- Born: September 29, 1981 (age 44)
- Occupation: Filmmaker
- Spouse: Amour Shamte ​(m. 2011)​
- Website: alkemistmedia.com

= Seko Shamte =

Tanzanian film producer, writer and director

Seko Shamte (born 29 October 1981) is a Tanzanian film producer, writer and director.

== Early life ==
Seko Shamte grew up in Dar es Salaam but spent some of her early years in the United States of America as well as Asia. Her parents, Fulgence and Antonia Tingitana, father an engineer and mother, an education specialist encouraged the development of her writing skills by sending her to writing camps over the summer holidays. At Mzizima High School where she studied she formed an appreciation for history and music. She played the violin and was the chairperson of the music club. During a talent show at Zanaki Secondary School, she was a visiting performer for Radio One. At 17 years that performance went on to give her an entry into the media industry, with her own show on East Africa Radio.

== Career ==
After finishing her BSc in finance with a minor in media at Marymount College Manahattan College in 2005 she went to work at East Africa Television as the Head of Programming. During her tenure (2005–08) she oversaw the creation and televising of the popular television programs Ze Comedy, Friday Night Live, 5 Live! and Nirvana. Ze Comedy is the highest ever rated comedy sketch show on Tanzanian television.

Seko Shamte started her own production company, Alkemist Media in 2008 producing programmes and films about Tanzania and Africa for international distribution. For CNN's Inside Africa and Inside Story, these included stories on Tanzanian NBA basketball player Hashim Thabeet and his contribution to his community in Tanzania and the migration of Maasai men in Tanzania. This was followed by a series of other pieces for CNN, ABC networks in the United States and BBC in the UK.

=== Mkwawa: Shujaa wa mashujaa ===
In 2011, her first feature-length documentary was released, Mkwawa: Shujaa wa Mashujaa which she had developed over sixteen years. The critique of a history teacher on Chief Mkwawa being ‘a coward, as most African leaders are…’ gave her pause and wanting to challenge that critique, she researched Chief Mkwawa's history for herself. When the story was ready, she applied for the Tanzania Media Fund (TMF) and won the grant. The documentary was released in 2011.

=== The Team Tanzania ===
Following Mkwawa she went on to co-write, produce and direct The Team: Tanzania, a televisions series about gender inequality in Tanzania and aiming to transform society’s gender norms. The story follows two teenage girls, Upendo and Sophia, and their struggle for identity. The thirteen part series was in collaboration with the NGO Search for Common Ground and aired on East Africa Television. The series can be viewed on YouTube.

=== Home Coming ===
In 2015, her feature film Home Coming was released in Dar es Salaam.

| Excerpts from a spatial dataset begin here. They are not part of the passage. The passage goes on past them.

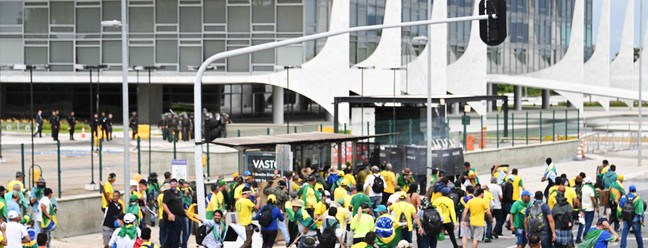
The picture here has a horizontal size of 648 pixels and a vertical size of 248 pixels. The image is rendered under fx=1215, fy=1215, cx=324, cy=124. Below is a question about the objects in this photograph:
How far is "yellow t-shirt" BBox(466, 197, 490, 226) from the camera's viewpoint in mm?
23203

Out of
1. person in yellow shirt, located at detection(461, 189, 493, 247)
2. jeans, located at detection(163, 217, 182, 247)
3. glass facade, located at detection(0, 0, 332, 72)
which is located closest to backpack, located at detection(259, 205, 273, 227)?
jeans, located at detection(163, 217, 182, 247)

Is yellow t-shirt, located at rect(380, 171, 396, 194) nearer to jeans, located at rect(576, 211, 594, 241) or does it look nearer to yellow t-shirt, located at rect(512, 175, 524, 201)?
yellow t-shirt, located at rect(512, 175, 524, 201)

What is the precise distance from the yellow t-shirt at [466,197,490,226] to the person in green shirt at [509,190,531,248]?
0.66 metres

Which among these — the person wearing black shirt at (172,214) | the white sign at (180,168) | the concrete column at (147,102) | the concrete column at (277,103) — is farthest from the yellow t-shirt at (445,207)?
the concrete column at (147,102)

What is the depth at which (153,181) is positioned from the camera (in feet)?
81.8

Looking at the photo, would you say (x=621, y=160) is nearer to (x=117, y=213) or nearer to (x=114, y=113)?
(x=114, y=113)

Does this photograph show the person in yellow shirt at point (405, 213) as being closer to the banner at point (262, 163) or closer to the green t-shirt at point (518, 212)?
the green t-shirt at point (518, 212)

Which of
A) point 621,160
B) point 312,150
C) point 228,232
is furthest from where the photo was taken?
point 621,160

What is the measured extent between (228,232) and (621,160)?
35.6m

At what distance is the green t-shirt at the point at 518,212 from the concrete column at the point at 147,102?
157 ft

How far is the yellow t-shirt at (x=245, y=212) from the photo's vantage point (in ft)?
73.2

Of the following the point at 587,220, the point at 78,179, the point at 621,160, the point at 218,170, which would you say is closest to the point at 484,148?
the point at 621,160

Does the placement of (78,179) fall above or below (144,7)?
below

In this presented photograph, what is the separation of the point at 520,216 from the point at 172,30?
46.8 metres
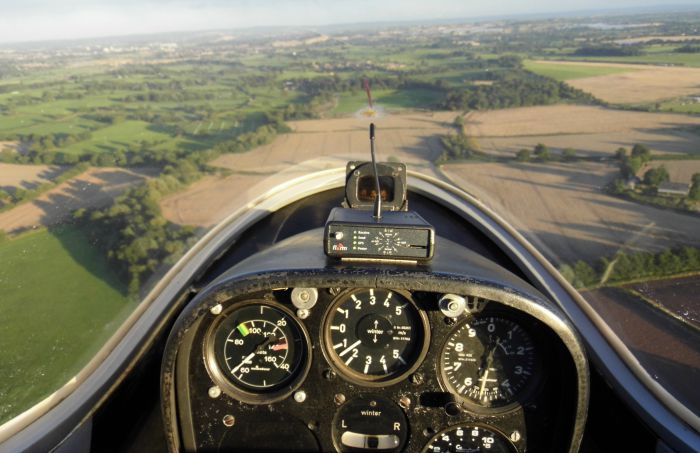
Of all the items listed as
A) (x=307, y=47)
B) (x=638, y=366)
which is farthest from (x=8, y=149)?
(x=307, y=47)

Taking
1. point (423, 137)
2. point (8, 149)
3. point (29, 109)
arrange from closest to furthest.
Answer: point (423, 137)
point (8, 149)
point (29, 109)

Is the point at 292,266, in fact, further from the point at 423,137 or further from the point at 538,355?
the point at 423,137

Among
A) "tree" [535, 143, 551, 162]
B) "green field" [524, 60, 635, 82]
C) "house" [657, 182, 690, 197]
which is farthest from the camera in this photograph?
"green field" [524, 60, 635, 82]

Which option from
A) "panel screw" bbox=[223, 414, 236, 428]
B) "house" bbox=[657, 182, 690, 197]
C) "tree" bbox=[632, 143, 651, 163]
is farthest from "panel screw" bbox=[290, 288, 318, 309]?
"tree" bbox=[632, 143, 651, 163]

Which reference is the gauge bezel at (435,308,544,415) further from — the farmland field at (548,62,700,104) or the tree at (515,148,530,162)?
the farmland field at (548,62,700,104)

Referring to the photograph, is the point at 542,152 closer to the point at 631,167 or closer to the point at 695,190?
the point at 631,167

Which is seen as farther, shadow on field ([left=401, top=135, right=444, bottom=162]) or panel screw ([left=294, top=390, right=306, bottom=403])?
shadow on field ([left=401, top=135, right=444, bottom=162])

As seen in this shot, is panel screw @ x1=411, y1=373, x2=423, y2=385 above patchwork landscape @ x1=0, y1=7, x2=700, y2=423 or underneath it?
above
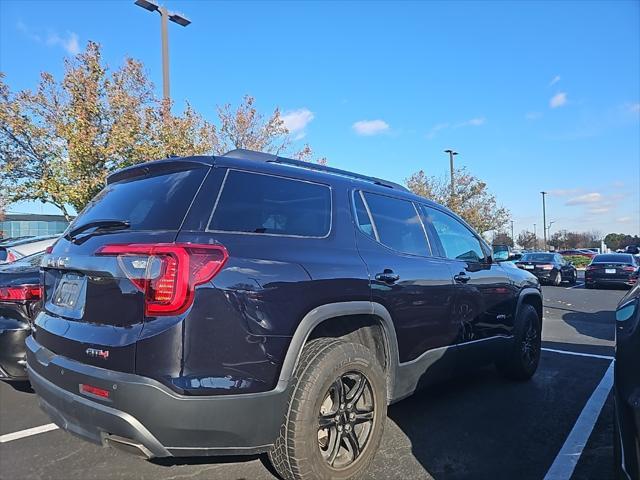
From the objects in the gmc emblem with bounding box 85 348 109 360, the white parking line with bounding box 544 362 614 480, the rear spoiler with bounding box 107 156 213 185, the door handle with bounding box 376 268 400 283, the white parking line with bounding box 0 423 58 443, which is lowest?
the white parking line with bounding box 544 362 614 480

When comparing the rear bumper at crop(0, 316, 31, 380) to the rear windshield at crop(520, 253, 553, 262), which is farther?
the rear windshield at crop(520, 253, 553, 262)

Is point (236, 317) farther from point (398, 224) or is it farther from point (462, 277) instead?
point (462, 277)

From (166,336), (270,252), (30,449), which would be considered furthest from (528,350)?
(30,449)

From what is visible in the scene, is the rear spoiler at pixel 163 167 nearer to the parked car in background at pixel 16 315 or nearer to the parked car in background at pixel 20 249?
the parked car in background at pixel 16 315

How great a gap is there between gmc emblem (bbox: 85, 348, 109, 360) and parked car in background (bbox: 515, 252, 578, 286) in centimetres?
2042

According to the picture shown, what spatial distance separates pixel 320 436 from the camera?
2.99 metres

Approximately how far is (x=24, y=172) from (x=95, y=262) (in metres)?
11.8

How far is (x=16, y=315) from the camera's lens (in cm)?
412

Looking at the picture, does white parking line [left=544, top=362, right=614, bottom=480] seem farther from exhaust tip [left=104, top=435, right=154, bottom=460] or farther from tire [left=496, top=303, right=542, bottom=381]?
exhaust tip [left=104, top=435, right=154, bottom=460]

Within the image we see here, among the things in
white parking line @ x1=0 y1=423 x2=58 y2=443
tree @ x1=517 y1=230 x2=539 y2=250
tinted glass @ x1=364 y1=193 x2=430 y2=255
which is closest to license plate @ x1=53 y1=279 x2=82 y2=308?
white parking line @ x1=0 y1=423 x2=58 y2=443

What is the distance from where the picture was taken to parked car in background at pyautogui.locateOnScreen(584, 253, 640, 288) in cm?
1852

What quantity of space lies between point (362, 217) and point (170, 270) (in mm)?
1589

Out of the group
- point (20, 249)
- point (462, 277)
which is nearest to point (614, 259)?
point (462, 277)

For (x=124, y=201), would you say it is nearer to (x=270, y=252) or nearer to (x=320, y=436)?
(x=270, y=252)
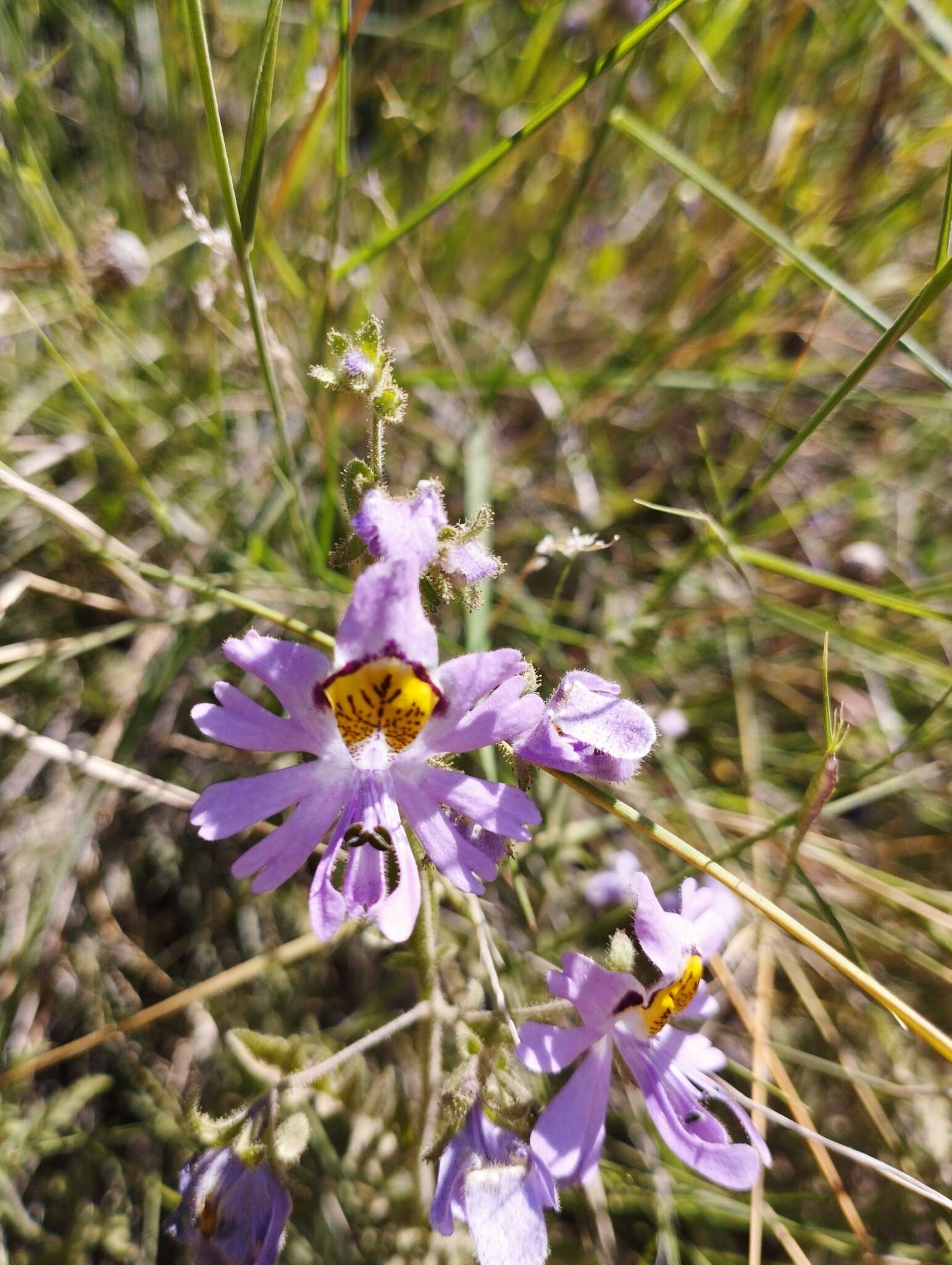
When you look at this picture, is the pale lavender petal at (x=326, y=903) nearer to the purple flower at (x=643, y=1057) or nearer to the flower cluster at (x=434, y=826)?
the flower cluster at (x=434, y=826)

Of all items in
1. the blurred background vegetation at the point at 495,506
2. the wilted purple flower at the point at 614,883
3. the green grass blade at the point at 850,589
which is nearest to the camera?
the green grass blade at the point at 850,589

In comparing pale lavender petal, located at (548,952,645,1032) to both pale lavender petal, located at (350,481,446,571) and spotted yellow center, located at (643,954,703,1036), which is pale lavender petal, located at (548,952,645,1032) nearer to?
spotted yellow center, located at (643,954,703,1036)

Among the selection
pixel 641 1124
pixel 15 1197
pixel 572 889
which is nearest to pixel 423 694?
pixel 572 889

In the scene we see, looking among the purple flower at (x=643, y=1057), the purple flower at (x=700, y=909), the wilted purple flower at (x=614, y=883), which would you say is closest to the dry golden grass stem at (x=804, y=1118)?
the wilted purple flower at (x=614, y=883)

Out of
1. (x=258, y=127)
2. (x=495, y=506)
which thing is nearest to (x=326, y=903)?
(x=258, y=127)

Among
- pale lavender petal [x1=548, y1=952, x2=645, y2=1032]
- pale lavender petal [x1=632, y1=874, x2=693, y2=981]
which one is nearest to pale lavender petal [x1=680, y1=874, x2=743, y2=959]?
pale lavender petal [x1=632, y1=874, x2=693, y2=981]

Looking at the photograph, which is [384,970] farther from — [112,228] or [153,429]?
[112,228]
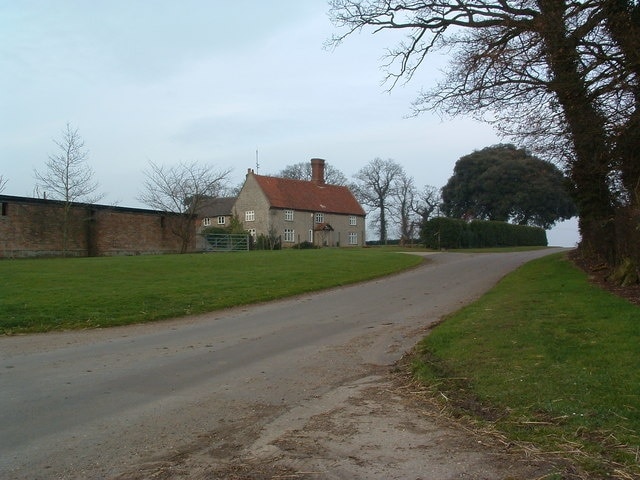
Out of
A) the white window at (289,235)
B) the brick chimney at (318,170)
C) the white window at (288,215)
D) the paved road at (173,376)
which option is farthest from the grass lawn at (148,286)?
the brick chimney at (318,170)

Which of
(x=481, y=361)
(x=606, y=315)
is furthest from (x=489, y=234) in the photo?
(x=481, y=361)

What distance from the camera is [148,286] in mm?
18938

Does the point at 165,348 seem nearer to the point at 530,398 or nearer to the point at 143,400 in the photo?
the point at 143,400

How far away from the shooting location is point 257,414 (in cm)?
632

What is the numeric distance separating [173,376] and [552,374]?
5034 mm

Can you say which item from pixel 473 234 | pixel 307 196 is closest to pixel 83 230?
pixel 307 196

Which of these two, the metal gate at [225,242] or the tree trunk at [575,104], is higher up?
the tree trunk at [575,104]

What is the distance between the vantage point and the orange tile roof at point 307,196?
65.8 meters

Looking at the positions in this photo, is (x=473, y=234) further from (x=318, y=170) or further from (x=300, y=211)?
(x=318, y=170)

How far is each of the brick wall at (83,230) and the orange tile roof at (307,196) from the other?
14.6 meters

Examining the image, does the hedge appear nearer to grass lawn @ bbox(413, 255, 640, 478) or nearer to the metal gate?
the metal gate

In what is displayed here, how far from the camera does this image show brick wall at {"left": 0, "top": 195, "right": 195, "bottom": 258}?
135ft

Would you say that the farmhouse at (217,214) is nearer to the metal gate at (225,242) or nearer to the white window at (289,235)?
the white window at (289,235)

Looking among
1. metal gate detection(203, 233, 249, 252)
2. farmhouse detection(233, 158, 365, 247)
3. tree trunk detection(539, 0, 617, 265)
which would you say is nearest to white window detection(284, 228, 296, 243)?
farmhouse detection(233, 158, 365, 247)
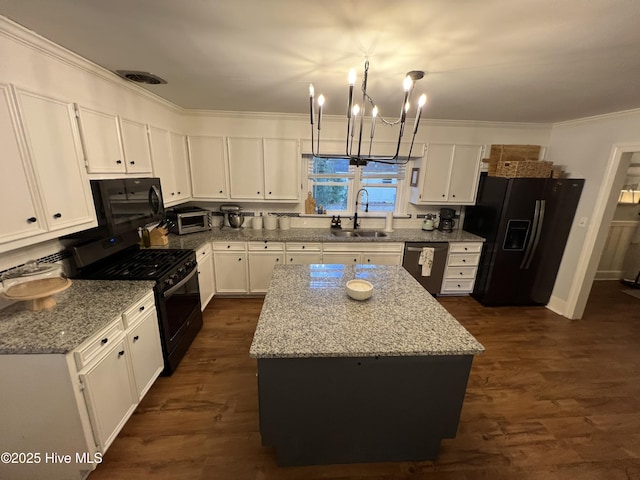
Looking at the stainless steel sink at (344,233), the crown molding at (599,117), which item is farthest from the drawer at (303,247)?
the crown molding at (599,117)

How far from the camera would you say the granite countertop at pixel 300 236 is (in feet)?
10.9

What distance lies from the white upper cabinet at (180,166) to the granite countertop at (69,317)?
1502mm

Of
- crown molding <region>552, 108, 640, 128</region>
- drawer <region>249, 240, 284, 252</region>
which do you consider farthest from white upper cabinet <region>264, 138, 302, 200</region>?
crown molding <region>552, 108, 640, 128</region>

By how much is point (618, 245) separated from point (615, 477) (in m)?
4.65

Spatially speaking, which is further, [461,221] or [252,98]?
[461,221]

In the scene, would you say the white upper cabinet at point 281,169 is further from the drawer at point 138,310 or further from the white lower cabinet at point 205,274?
the drawer at point 138,310

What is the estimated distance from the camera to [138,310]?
183cm

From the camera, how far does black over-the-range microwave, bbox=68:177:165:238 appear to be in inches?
76.9

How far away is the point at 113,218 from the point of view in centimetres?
205

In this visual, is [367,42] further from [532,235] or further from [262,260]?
[532,235]

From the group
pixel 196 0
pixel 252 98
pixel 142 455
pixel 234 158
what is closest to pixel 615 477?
pixel 142 455

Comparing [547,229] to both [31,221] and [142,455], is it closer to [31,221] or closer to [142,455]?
[142,455]

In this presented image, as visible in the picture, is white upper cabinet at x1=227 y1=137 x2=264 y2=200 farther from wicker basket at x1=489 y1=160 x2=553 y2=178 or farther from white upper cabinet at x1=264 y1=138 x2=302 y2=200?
wicker basket at x1=489 y1=160 x2=553 y2=178

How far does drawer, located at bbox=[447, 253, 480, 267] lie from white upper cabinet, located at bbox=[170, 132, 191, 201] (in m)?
3.66
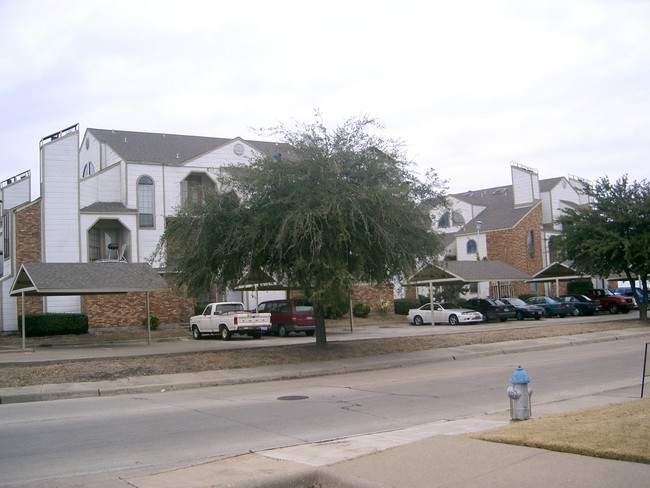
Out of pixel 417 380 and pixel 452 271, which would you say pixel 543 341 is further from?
pixel 452 271

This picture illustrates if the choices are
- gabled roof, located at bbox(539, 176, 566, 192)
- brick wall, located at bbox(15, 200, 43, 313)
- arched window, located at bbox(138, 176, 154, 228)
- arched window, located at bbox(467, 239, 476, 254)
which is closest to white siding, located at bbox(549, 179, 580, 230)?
gabled roof, located at bbox(539, 176, 566, 192)

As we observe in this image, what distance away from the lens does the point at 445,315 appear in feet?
129

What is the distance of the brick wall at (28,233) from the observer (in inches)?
1403

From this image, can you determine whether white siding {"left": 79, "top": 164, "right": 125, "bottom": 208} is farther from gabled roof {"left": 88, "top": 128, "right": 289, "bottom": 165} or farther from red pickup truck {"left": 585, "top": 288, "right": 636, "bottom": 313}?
red pickup truck {"left": 585, "top": 288, "right": 636, "bottom": 313}

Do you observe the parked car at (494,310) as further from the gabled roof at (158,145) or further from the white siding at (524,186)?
the white siding at (524,186)

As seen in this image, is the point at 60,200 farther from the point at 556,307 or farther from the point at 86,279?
the point at 556,307

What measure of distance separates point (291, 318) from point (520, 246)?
32.1 meters

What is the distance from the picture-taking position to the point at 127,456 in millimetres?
8547

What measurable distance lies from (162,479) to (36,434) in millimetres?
3983

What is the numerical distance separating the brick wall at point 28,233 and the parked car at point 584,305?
3198 centimetres

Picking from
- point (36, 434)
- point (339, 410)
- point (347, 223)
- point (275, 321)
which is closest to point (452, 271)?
point (275, 321)

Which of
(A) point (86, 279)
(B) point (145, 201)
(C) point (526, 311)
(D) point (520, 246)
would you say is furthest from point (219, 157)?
(D) point (520, 246)

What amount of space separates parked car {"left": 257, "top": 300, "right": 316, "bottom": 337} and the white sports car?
30.0ft

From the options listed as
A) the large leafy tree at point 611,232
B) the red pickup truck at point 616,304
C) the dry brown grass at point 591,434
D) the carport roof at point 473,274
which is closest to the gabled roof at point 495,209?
the carport roof at point 473,274
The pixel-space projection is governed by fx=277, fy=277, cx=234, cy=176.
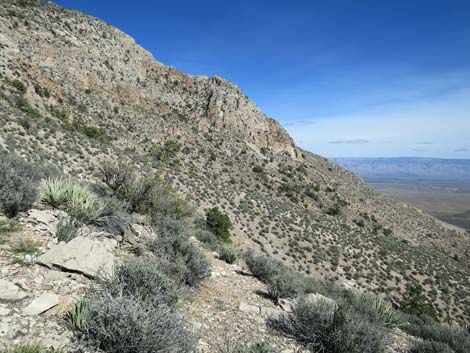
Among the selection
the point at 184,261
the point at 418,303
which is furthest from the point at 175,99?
the point at 184,261

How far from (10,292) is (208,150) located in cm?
3628

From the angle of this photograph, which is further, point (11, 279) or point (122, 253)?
point (122, 253)

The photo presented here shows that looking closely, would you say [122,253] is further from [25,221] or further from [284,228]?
[284,228]

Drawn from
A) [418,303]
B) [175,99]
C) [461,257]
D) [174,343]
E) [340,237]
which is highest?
[175,99]

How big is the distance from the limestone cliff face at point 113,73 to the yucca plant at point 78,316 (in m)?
34.5

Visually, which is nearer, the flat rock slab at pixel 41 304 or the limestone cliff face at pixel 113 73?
the flat rock slab at pixel 41 304

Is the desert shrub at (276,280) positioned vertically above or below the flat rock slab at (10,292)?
below

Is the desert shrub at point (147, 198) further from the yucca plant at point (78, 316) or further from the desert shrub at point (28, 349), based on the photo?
the desert shrub at point (28, 349)

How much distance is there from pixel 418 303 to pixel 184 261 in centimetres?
2181

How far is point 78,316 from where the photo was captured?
2.96 m

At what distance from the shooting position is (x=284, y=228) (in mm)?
26516

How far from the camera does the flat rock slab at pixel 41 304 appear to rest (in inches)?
122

The story is an examination on corruption and how it perpetuates itself, generation after generation.

Home Coming was well received by the Tanzanian Film Industry. The film went on to be selected to screen at the Pan African Film Festival in 2017.

Seko’s next project is slated to be a documentary on Julius Kambarage Nyerere, the first president of Tanzania.

== Filmography ==

| Year | Title | Role | Notes |
|---|---|---|---|
| 2011 | MKWAWA: Shujaa wa Mashujaa | Writer, producer, director | Feature Documentary |
| 2014 | The Team Tanzania | Writer, producer, director | Television series |
| 2015 | 'Jikoni na Marion | Producer, director | Television cooking show |
| 2015 | Home Coming | Writer, producer, director | Feature film |
| 2018 | Mid Night | Writer, co-producer, director | Short film |
| 2023 | Sweta | Executive producer | Short film |

== Recognition ==
In 2017, Shamte participated in a panel at Oxford University. She discussed the changing state of the African continent, focusing on media transformation and technology. Additionally, she, among others, signed the stealth mode monumental collaborative art piece Iyasile Naa, also known as The Legacy.